What is asked:
Update the listing below by replacing each occurrence of "red wall" with "crimson wall", and leave all other text unchanged.

Recorded information:

* * *

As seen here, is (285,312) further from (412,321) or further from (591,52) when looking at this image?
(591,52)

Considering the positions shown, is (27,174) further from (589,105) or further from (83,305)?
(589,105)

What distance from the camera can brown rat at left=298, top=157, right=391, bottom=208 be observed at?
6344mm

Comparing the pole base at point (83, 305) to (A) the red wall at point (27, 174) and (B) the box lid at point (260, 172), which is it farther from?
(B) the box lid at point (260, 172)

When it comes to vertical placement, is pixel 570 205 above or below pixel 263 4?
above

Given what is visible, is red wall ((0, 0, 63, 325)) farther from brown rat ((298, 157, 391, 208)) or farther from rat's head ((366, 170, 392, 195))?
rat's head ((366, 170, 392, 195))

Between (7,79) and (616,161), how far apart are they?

* * *

Expected answer:
As seen here, is (285,312) further from (412,321) or further from (591,52) when looking at this image?
(591,52)

Considering the positions shown, is (27,174) further from (589,105) or further from (83,305)?
(589,105)

What distance from the camera can brown rat at left=298, top=157, right=391, bottom=208 be observed at?
6344mm

Comparing the pole base at point (83, 305) to (A) the crimson wall at point (27, 174) and (B) the box lid at point (260, 172), which is it farther from?
(B) the box lid at point (260, 172)

When it comes to vertical placement, is pixel 570 205 above or below pixel 263 4?
above

Given what is visible, is crimson wall ((0, 0, 63, 325)) farther from brown rat ((298, 157, 391, 208)) or farther from rat's head ((366, 170, 392, 195))?
rat's head ((366, 170, 392, 195))

Between (7,79) and (616,161), how far apart are they?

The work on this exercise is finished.